# AIM OF THE EXERCISE
Among the records, which lines include "Portugal"? List them.

Start of TASK INPUTS

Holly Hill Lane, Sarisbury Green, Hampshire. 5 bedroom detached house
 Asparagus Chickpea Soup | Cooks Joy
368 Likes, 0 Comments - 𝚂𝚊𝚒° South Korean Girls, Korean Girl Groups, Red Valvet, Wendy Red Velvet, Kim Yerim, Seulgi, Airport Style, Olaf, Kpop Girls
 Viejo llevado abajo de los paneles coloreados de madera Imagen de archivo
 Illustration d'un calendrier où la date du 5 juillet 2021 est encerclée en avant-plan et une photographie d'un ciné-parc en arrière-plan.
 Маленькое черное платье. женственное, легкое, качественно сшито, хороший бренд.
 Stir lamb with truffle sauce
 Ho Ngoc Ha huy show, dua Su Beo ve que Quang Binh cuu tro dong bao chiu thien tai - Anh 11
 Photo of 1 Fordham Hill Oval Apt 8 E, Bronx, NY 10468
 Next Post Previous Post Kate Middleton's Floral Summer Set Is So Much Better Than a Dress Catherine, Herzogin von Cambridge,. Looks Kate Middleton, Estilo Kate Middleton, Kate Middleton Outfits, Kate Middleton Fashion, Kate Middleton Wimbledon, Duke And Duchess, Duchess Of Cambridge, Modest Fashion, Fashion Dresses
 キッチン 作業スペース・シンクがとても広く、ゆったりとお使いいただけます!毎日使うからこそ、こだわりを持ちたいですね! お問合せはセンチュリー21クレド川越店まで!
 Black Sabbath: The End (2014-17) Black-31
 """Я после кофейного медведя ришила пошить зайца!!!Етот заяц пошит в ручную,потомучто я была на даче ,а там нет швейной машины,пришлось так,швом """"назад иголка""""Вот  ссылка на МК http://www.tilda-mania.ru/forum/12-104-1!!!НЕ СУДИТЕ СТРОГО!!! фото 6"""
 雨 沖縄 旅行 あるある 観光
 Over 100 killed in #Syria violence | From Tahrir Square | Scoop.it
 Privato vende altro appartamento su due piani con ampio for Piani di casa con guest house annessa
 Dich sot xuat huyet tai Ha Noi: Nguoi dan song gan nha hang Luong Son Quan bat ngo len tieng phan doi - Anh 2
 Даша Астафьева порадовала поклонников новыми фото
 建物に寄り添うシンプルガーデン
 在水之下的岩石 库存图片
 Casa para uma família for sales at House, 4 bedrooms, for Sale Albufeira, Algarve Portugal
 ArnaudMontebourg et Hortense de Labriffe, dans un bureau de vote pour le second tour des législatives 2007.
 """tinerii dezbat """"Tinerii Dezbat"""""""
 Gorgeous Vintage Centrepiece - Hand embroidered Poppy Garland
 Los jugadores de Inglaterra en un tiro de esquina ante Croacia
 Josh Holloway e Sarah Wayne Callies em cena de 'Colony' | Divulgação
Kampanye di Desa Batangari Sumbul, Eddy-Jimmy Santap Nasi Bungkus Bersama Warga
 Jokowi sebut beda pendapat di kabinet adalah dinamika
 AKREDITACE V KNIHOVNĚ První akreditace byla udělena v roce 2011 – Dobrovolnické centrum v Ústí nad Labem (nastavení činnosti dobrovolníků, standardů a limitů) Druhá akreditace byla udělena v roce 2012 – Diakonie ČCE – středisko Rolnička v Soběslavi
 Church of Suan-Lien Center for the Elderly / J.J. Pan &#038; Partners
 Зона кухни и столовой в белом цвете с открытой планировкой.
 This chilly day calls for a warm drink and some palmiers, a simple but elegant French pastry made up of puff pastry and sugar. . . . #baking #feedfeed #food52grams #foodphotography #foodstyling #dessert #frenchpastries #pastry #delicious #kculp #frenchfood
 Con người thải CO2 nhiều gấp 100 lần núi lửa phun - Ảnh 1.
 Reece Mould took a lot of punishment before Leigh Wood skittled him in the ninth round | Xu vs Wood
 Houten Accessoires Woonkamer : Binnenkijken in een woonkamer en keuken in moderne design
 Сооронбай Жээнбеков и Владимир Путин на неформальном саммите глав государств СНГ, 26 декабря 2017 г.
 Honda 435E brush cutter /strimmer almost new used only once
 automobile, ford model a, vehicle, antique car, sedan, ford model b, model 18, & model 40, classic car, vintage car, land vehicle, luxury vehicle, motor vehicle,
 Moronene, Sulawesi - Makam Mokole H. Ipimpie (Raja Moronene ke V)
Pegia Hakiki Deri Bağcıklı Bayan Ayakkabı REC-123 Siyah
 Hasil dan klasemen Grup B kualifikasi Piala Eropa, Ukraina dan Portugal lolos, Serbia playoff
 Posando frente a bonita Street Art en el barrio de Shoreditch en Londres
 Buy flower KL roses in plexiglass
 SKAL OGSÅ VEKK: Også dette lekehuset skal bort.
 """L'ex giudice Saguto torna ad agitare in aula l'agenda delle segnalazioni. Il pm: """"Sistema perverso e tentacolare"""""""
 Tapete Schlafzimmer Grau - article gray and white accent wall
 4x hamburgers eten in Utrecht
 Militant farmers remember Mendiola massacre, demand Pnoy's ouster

End of TASK INPUTS

# FINISHED TASK
 Casa para uma família for sales at House, 4 bedrooms, for Sale Albufeira, Algarve Portugal
 Hasil dan klasemen Grup B kualifikasi Piala Eropa, Ukraina dan Portugal lolos, Serbia playoff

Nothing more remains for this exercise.